A few records:
------------------------

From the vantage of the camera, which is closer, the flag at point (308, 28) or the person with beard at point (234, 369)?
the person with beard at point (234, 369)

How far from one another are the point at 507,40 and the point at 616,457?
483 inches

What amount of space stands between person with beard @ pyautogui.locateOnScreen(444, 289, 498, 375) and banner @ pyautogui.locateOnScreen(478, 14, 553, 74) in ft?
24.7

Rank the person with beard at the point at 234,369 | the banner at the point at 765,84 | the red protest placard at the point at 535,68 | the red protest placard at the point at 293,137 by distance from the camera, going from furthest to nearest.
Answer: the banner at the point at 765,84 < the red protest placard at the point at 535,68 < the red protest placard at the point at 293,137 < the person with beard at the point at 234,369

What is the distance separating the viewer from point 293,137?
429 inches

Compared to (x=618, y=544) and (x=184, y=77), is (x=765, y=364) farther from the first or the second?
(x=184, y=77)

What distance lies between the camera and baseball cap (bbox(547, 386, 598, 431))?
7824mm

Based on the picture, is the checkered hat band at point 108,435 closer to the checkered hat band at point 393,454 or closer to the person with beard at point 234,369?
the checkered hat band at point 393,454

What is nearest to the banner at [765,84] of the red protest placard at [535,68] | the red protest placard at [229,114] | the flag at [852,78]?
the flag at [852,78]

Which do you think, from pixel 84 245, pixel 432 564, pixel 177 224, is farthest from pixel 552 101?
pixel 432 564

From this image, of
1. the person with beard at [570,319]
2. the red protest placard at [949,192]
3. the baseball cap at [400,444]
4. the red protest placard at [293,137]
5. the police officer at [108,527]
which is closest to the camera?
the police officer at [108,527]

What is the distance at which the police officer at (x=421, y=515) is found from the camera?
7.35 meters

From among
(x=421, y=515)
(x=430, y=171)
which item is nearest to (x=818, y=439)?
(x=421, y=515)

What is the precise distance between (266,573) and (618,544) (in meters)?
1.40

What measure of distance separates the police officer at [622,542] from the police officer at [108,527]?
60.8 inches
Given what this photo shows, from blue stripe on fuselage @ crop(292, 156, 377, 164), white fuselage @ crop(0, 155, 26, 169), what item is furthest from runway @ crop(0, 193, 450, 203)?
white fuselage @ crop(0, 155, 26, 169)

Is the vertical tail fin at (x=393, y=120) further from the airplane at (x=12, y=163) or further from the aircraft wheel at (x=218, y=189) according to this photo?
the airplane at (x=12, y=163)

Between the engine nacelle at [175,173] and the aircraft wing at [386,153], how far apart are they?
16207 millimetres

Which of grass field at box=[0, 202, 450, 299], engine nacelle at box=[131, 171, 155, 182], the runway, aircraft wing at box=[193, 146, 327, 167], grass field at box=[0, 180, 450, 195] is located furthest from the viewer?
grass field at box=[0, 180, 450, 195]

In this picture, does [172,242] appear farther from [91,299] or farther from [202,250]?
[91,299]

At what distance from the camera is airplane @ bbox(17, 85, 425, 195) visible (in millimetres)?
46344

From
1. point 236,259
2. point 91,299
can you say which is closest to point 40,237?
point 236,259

------------------------

Problem requirements -> Copy out all of the records above word for word, changing nothing.

Written solution ->
From the vantage of the camera, which is closer, the flag at point (308, 28) or the person with beard at point (234, 369)?
the person with beard at point (234, 369)

How far from one another are the point at 507,40 and the point at 616,457?
483 inches

What amount of space stands between person with beard @ pyautogui.locateOnScreen(444, 289, 498, 375) and banner @ pyautogui.locateOnScreen(478, 14, 553, 74) in ft?
24.7

Rank the person with beard at the point at 234,369 | the banner at the point at 765,84 | the red protest placard at the point at 535,68 | the red protest placard at the point at 293,137 by distance from the camera, going from furthest to nearest.
Answer: the banner at the point at 765,84 < the red protest placard at the point at 535,68 < the red protest placard at the point at 293,137 < the person with beard at the point at 234,369

What is the distance separating the viewer from point 293,137?
429 inches

Compared to (x=618, y=544) and (x=184, y=77), is (x=765, y=364) farther from the first or the second?
(x=184, y=77)

What distance lies between the camera and baseball cap (bbox(547, 386, 598, 431))?
7824mm

Based on the picture, is the checkered hat band at point 108,435 closer to the checkered hat band at point 393,454 or closer to the person with beard at point 234,369?
the checkered hat band at point 393,454

What is nearest to the banner at [765,84] of the red protest placard at [535,68] | the red protest placard at [229,114] | the flag at [852,78]?
the flag at [852,78]

Which do you think, from pixel 84 245, pixel 432 564, pixel 177 224, is farthest from pixel 552 101?
pixel 432 564

From this image, of
1. the person with beard at [570,319]
2. the red protest placard at [949,192]
3. the baseball cap at [400,444]
4. the red protest placard at [293,137]
5. the police officer at [108,527]
which is closest to the camera?
the police officer at [108,527]

What is the distance at which the police officer at (x=421, y=515) is found from the camera?
7.35 meters

From among
(x=421, y=515)
(x=430, y=171)
which item is nearest to (x=818, y=439)?
(x=421, y=515)

What is the precise distance between (266,573) and (618,544) (in meters)?
1.40

What measure of distance separates the police officer at [622,542] from the police officer at [108,527]?
60.8 inches
Given what this photo shows, from blue stripe on fuselage @ crop(292, 156, 377, 164), white fuselage @ crop(0, 155, 26, 169), what item is furthest from runway @ crop(0, 193, 450, 203)?
white fuselage @ crop(0, 155, 26, 169)

Is the vertical tail fin at (x=393, y=120) further from the airplane at (x=12, y=163) or further from the aircraft wheel at (x=218, y=189) according to this photo?
the airplane at (x=12, y=163)

Between the engine nacelle at [175,173] and the aircraft wing at [386,153], how far apart are they?
16207 millimetres

Which of grass field at box=[0, 202, 450, 299], engine nacelle at box=[131, 171, 155, 182], the runway, aircraft wing at box=[193, 146, 327, 167], grass field at box=[0, 180, 450, 195] is located furthest from the viewer?
grass field at box=[0, 180, 450, 195]

In this picture, does [172,242] appear farther from [91,299] or farther from [202,250]?
[91,299]

At what distance from the camera is airplane @ bbox(17, 85, 425, 195) visible (in millimetres)?
46344

From
1. point 236,259
2. point 91,299
can you say which is closest to point 40,237?
point 236,259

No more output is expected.